Records>
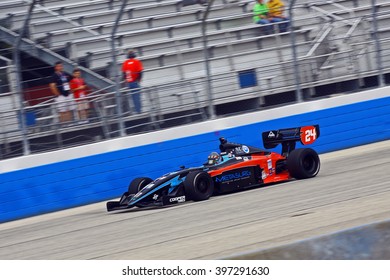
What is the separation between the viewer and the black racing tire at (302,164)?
11.3 metres

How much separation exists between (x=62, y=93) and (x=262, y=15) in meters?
4.65

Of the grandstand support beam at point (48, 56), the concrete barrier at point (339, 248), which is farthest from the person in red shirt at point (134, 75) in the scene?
the concrete barrier at point (339, 248)

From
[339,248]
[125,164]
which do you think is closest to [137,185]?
[125,164]

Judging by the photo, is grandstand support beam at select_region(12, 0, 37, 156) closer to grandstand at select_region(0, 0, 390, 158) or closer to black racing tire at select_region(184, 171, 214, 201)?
grandstand at select_region(0, 0, 390, 158)

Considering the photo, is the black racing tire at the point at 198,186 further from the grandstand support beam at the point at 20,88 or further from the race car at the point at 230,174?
the grandstand support beam at the point at 20,88

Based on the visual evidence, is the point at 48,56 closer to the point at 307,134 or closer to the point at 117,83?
the point at 117,83

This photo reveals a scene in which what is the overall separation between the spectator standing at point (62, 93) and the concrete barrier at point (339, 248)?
7.77 m

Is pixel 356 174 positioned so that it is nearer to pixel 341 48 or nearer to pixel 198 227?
pixel 198 227

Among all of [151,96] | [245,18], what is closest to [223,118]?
[151,96]

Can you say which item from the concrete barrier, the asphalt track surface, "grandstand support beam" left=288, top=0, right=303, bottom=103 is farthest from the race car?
the concrete barrier

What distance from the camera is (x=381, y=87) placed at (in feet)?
52.1

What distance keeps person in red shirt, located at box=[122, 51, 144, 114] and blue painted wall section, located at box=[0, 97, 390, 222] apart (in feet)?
2.68

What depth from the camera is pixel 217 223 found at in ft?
28.8

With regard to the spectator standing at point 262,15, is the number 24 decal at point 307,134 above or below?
below
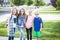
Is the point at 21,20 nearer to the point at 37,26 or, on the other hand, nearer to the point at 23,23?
the point at 23,23

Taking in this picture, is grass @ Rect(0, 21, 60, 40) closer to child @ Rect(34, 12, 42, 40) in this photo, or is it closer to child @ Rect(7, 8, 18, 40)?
child @ Rect(34, 12, 42, 40)

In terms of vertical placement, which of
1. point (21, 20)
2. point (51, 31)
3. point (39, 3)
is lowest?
point (51, 31)

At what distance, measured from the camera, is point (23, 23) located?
4.67ft

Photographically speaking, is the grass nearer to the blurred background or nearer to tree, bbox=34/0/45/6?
the blurred background

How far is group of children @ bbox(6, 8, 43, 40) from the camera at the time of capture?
141 cm

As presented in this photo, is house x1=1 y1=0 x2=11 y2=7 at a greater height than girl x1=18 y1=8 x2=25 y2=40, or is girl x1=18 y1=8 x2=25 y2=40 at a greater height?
house x1=1 y1=0 x2=11 y2=7

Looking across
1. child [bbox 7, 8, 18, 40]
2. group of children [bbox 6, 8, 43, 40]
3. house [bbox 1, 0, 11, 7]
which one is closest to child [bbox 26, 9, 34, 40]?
group of children [bbox 6, 8, 43, 40]

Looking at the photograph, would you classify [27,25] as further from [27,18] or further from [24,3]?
[24,3]

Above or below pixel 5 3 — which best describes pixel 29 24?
below

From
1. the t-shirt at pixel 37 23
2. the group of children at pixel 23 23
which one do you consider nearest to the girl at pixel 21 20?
the group of children at pixel 23 23

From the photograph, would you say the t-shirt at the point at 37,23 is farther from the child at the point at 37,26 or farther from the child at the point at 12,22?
the child at the point at 12,22

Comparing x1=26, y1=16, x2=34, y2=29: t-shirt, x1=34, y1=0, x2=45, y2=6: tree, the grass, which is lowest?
the grass

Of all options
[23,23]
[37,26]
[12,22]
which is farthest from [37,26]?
[12,22]

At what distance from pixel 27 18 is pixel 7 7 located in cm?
24
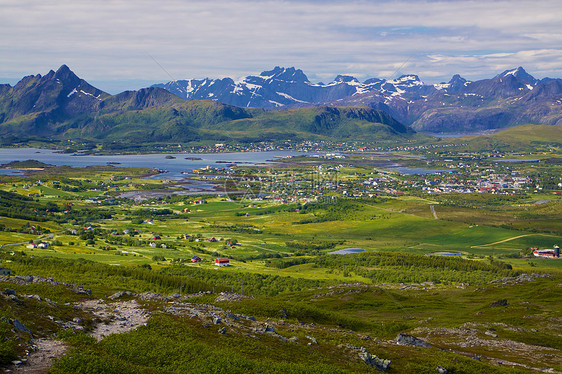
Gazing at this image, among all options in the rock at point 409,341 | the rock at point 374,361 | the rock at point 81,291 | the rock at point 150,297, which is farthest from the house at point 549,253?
the rock at point 81,291

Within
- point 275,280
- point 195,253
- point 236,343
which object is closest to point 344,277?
point 275,280

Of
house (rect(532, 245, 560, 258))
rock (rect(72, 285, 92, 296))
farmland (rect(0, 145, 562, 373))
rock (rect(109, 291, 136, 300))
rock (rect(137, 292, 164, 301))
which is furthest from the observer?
house (rect(532, 245, 560, 258))

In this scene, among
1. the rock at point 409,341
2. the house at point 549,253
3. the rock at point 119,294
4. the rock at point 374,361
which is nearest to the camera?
the rock at point 374,361

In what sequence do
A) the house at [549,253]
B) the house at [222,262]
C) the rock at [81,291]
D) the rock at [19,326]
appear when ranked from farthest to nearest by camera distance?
the house at [549,253] < the house at [222,262] < the rock at [81,291] < the rock at [19,326]

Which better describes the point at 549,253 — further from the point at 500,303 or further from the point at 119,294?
the point at 119,294

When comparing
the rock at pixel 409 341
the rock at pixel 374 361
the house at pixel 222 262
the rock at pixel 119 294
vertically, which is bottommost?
the house at pixel 222 262

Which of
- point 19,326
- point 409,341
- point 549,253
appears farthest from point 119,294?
point 549,253

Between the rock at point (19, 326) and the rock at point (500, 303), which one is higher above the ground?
the rock at point (19, 326)

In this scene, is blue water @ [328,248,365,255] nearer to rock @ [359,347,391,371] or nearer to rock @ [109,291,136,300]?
rock @ [109,291,136,300]

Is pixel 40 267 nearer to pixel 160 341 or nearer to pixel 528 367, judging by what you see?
pixel 160 341

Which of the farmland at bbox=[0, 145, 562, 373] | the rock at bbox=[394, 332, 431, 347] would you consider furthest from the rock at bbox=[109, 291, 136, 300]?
the rock at bbox=[394, 332, 431, 347]

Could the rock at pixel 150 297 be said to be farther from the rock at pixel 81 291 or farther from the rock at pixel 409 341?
the rock at pixel 409 341
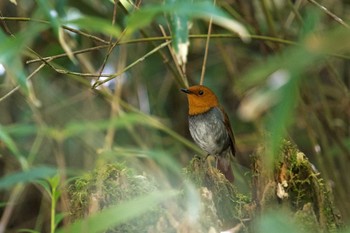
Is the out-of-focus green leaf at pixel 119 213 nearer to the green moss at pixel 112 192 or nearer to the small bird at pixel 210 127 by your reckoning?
the green moss at pixel 112 192

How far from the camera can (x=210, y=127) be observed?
3.78m

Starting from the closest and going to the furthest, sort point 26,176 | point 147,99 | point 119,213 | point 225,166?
point 119,213
point 26,176
point 225,166
point 147,99

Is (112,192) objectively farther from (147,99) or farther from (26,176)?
(147,99)

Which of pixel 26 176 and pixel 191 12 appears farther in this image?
pixel 26 176

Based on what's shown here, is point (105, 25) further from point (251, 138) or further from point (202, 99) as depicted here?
point (251, 138)

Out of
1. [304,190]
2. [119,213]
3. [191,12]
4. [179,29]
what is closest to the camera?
[119,213]

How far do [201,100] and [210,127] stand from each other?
16 cm

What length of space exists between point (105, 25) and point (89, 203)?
76cm

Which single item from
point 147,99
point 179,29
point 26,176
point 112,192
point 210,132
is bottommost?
point 112,192

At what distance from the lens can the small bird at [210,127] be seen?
3.76 m

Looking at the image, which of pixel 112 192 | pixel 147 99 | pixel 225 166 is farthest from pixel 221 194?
pixel 147 99

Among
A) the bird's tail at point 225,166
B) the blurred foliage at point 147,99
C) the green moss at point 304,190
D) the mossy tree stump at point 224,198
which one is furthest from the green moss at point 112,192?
the bird's tail at point 225,166

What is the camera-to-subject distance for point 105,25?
4.73 ft

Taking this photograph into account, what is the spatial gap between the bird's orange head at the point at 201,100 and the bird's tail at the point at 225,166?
0.94ft
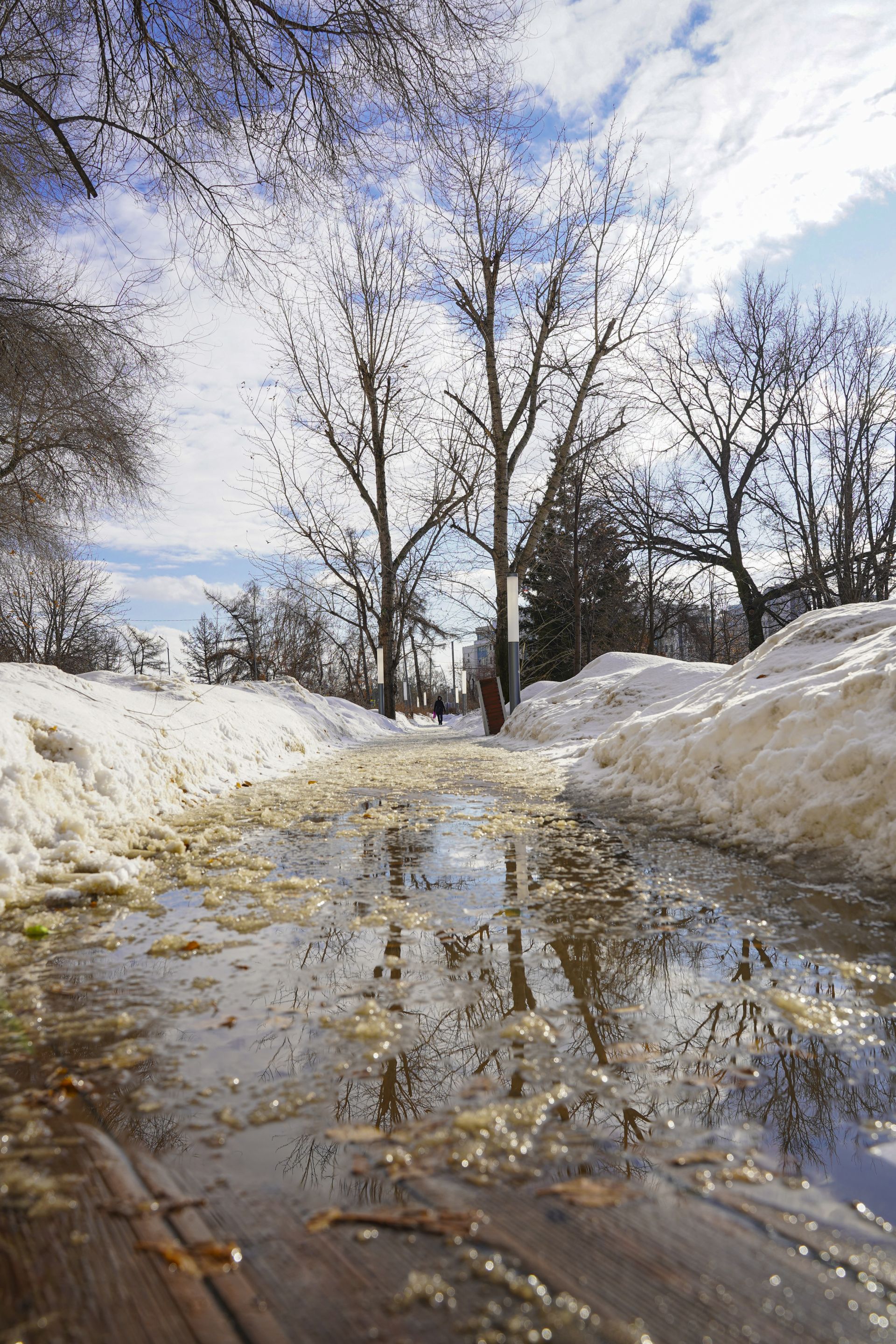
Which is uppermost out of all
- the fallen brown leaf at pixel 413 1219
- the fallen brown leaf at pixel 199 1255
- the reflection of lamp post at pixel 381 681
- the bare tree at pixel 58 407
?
the bare tree at pixel 58 407

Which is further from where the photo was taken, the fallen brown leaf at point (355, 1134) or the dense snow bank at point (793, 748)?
the dense snow bank at point (793, 748)

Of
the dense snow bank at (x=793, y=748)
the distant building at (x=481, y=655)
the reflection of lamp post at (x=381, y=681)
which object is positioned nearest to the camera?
the dense snow bank at (x=793, y=748)

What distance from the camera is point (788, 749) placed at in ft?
12.3

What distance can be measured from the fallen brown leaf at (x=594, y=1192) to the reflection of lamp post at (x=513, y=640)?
12552 mm

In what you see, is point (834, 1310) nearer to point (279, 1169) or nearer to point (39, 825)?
point (279, 1169)

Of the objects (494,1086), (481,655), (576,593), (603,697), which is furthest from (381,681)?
(481,655)

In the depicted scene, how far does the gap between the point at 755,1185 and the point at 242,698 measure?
913 cm

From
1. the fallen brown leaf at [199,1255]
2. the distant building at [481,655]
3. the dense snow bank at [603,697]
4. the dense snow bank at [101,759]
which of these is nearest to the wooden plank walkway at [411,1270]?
the fallen brown leaf at [199,1255]

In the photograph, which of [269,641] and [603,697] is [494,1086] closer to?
[603,697]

Written task> Reproduce the records above exactly, starting with the line that contains "What distance from the camera is point" and ending with the last line.

Correct output>
What distance from the camera is point (788, 749) placed at in ft?
12.3

What distance can be measured from the fallen brown leaf at (x=594, y=1192) to the reflection of lamp post at (x=513, y=640)?
12552 mm

In what you see, is point (834, 1310) nearer to point (279, 1169) or nearer to point (39, 825)?
point (279, 1169)

Of the objects (494,1086), (481,655), (576,593), (603,697), which is furthest from (381,681)?
(481,655)

In the depicted scene, how far does the gap between the point at 755,1185 and the point at 242,698 measure?
913 cm

From
1. the fallen brown leaf at [199,1255]
2. the distant building at [481,655]
3. the dense snow bank at [603,697]
4. the dense snow bank at [101,759]
which of these is nearest to the wooden plank walkway at [411,1270]?
the fallen brown leaf at [199,1255]

In the photograph, which of [269,641] and [603,697] is [494,1086] closer to?
[603,697]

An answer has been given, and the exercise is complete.